***** Excerpted passage
Speaking during the recent NYSCC Suppliers’ Day, Qian Zheng, MD/PhD - SVP Head of Advanced Research North America & Global Regenerative Beauty Discovery Domain at L’Oréal Research & Innovation, explained how the company is leading a Green Sciences strategy with a goal to significantly improve the environmental profiles of its products by the end of the decade.
These lofty goals will be achieved via four key strategic pillars: Sustainable Cultivation, Green Extraction, Green Chemistry, and Biotechnology & Fermentation.
In an exclusive interview with CosmeticsDesign, Dr. Zheng explained that the company's global sustainability program is “the umbrella vision for our company's sustainability goal, and under that sustainability goal, we want to reduce our environmental impacts in all different aspects: from fighting climate change to water usage reduction, to preserving biodiversity, and to protect our natural resources.”
Under this umbrella, “our company has set very clear targets for our 2030 sustainability goal”, she said, including “95% of ingredients being from renewable sources, and 100% of the product will be eco-designed.”
Currently, L’Oréal is already making great strides towards achieving its goals: “even now, we're doing really well, we're at 65% for the raw material as renewable, and also over 80% that are biodegradable,” said Dr. Zheng. However, “we know there are big gaps that we do need to address with science, with innovation, [and] with transformation”, she added.
To accompany the company’s vision of its Research and Innovation (R&I) transformation, “our needs for sustainability are to be respectful to our environment,” Dr. Zheng shared. “Under that umbrella,” she clarified, it is “our goal for green science transformation” through “our R&I’s contribution, both for product performance, for elevating the benefit for our consumer, [while] at the same time being responsible for environment.”
A deeper look at the four pillars: Sustainable Cultivation
The L’Oréal for the Future program is supported by the four aforementioned strategic pillars which combined are being leveraged “to make a complementary approach to greenify our entire ingredient portfolio,” explained Dr. Zheng. “With that, and also on top of our internal approach,” she continued, “we're open to the external world to bring expertise from outside to build and collaborate on this sustainability journey together.”
Under the Sustainable Cultivation pillar, L’Oréal is investing resources into local communities and their economic development to support more sustainable ingredient sourcing practices. For example, the company is working in partnership with communities in Morocco by building a number of local farms and gardens. As Dr. Zheng explained, “in the Ourika community gardens, we cultivate specific indigenous plants and over 200 different types of indigenous plants,” and that “different species have been cultivated in that local area, representing the local biodiversity.”
**********
Exercise directions
Carry the article above on L'Oréal's Green Sciences strategy forward from its last sentence.
***** Given information
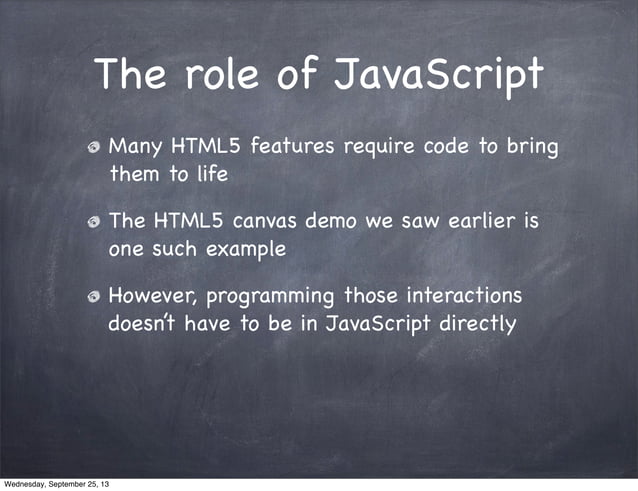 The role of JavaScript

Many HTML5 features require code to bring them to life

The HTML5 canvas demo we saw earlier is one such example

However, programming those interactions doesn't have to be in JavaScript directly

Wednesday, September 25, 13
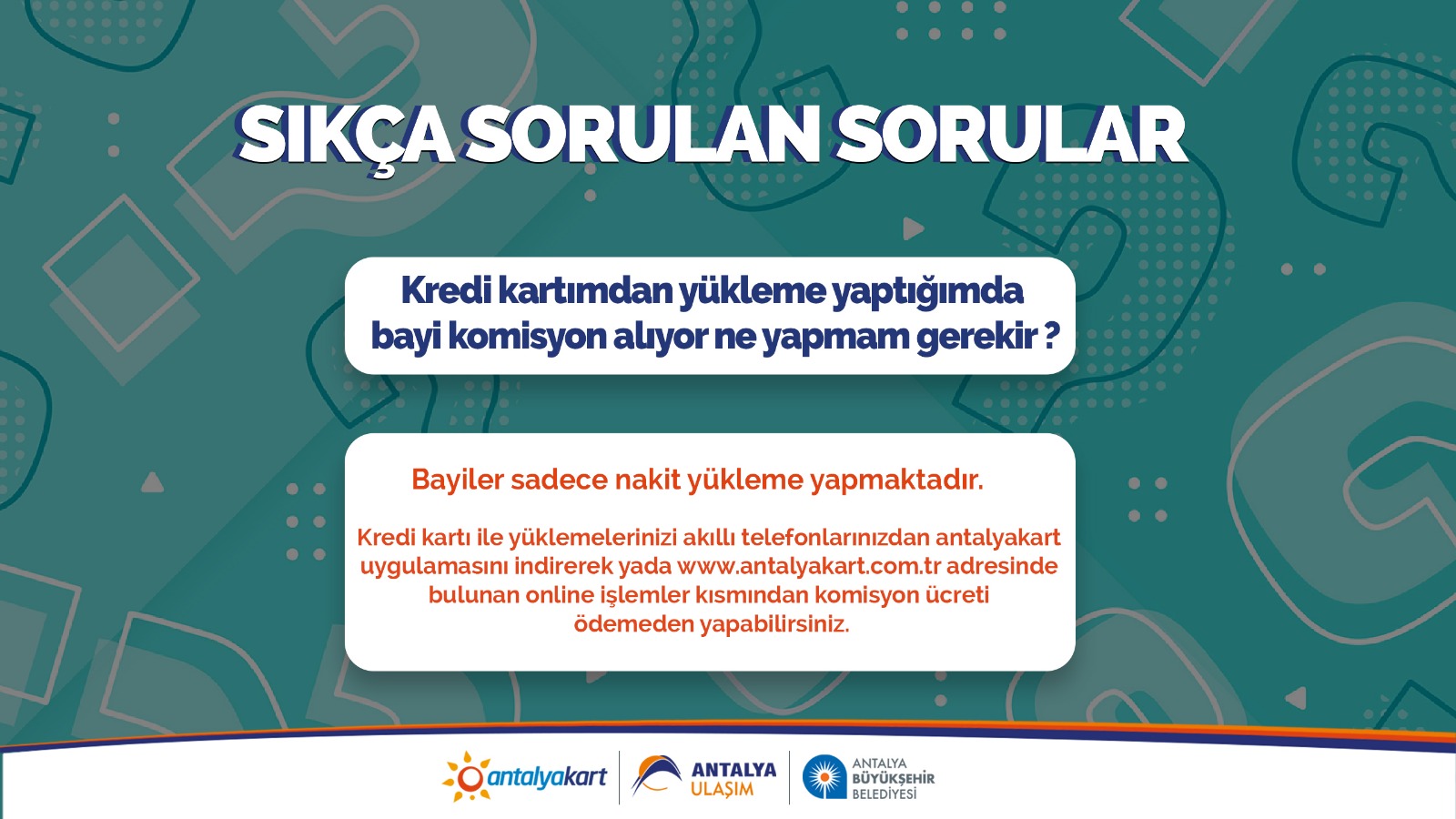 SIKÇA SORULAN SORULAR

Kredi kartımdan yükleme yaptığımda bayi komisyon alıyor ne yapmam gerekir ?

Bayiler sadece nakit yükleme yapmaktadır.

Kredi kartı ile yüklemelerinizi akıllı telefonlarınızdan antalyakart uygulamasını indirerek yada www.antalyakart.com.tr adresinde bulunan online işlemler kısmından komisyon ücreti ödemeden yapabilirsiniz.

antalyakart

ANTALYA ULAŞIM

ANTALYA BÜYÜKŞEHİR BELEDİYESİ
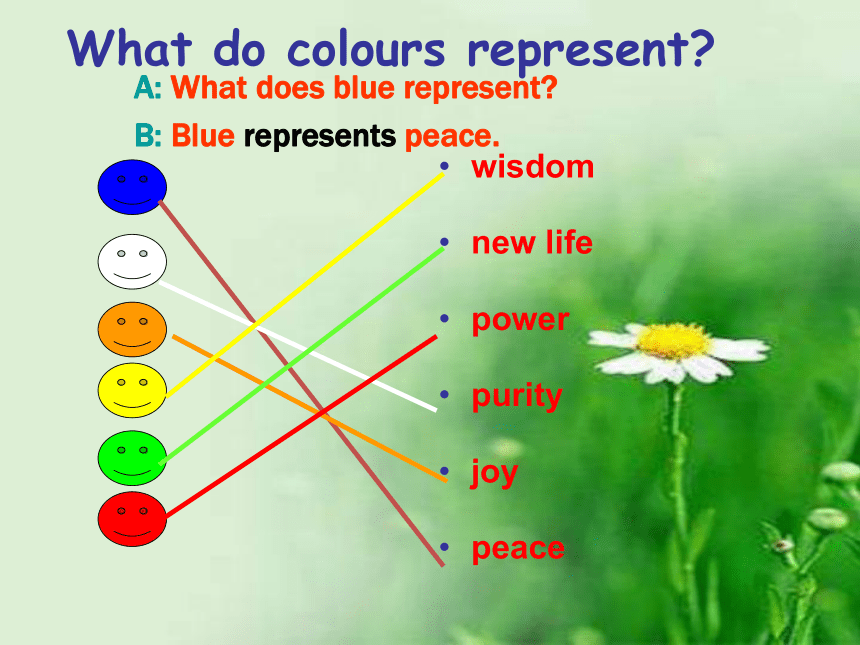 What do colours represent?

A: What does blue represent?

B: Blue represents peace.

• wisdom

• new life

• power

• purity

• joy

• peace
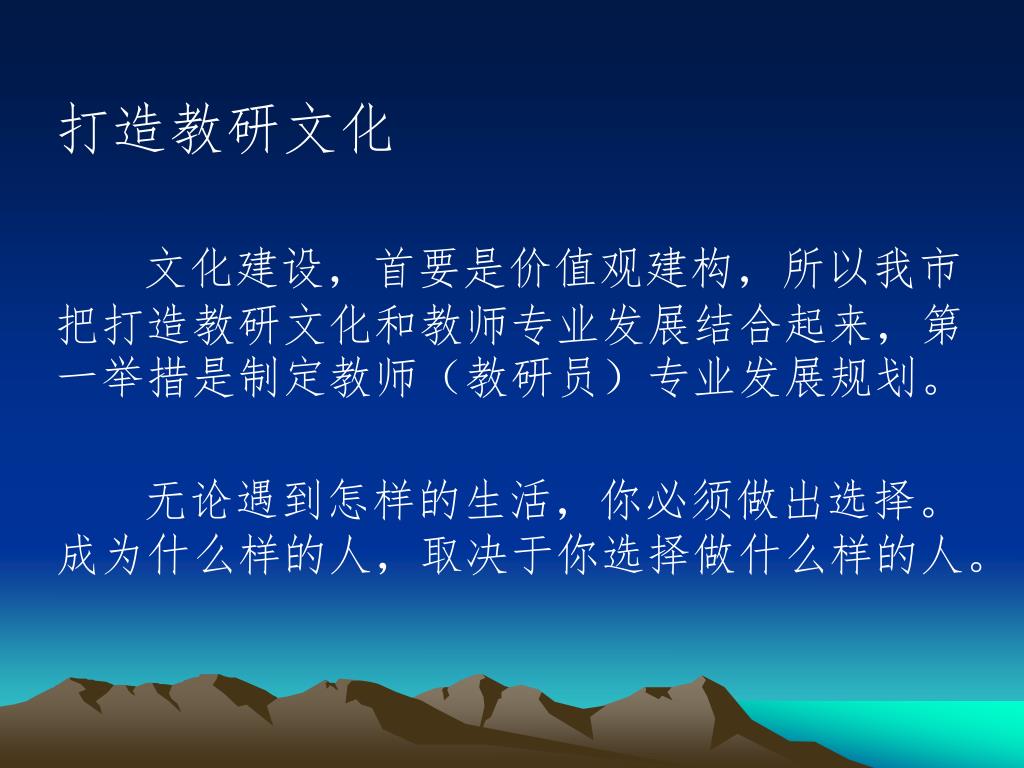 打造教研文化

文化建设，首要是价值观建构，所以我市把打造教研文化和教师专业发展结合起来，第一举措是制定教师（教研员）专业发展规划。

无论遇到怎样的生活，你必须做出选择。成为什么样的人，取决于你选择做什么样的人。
**********
***** Given information
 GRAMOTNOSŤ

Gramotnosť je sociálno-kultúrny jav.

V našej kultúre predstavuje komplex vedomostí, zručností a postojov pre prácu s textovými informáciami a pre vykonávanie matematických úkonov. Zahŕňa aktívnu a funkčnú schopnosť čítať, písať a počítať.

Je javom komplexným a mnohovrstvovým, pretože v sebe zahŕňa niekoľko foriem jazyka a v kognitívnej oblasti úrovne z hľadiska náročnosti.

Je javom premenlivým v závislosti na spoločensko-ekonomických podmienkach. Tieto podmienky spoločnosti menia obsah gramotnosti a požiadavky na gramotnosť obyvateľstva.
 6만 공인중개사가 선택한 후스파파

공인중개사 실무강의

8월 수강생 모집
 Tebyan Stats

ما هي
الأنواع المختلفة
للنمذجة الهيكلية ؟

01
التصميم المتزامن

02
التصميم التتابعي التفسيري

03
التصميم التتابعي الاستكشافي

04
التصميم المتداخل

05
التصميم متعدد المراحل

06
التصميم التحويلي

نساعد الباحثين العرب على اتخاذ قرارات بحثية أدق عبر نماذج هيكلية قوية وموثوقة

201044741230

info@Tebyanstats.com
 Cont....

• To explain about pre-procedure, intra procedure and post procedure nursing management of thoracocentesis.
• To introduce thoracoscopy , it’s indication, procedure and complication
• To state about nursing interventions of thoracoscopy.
**********
Answer section
She further explained that by preserving the flora and fauna grown in this region, L’Oréal can “leverage those as our sustainable source for ingredients while others, like Sainfoin and Phacelia, serve as green manures to enrich the soil,” and “at the same time, it's holding flat on the land, so we're not taking additional resources from outside.” Additionally, the gardens in these communities “also house a laboratory for experimentation and the study of plans, from which active ingredients are derived,” she added.
L’Oréal’s supports “the creation of a cooperative of over 30 women to grow each and every plant in the gardens,” said Dr. Zheng, and “this unprecedented social program strives to promote the skills of the region’s inhabitants to advance their financial independence.” Further, “we are actually giving back to the community, [by] encouraging local employment through that sustainable cultivation and farming locally,” she shared.
Another example of L’Oréal’s investment in sustainable cultivation through local community engagement is in Thailand. “Since 2016,” said Dr. Zheng, “L'Oréal has been working with small rice farmers in Thailand's Isan region on a project to source rice bran responsibly,” and “alongside a local NGO, we're helping four cooperatives adopt climate-smart farming methods that cut down on greenhouse gases and make them more resilient to environmental shifts.”
The company’s investment features “four pilot areas where we've stopped ploughing to protect the soil, introduced agroforestry to boost farmers' incomes and protect wildlife, and shifted to a water-efficient rice cultivation method to lower water use and emissions,” she explained, which has seen great success thus far: by 2022, this initiative supported 1,186 local farmers, 59% of whom are women.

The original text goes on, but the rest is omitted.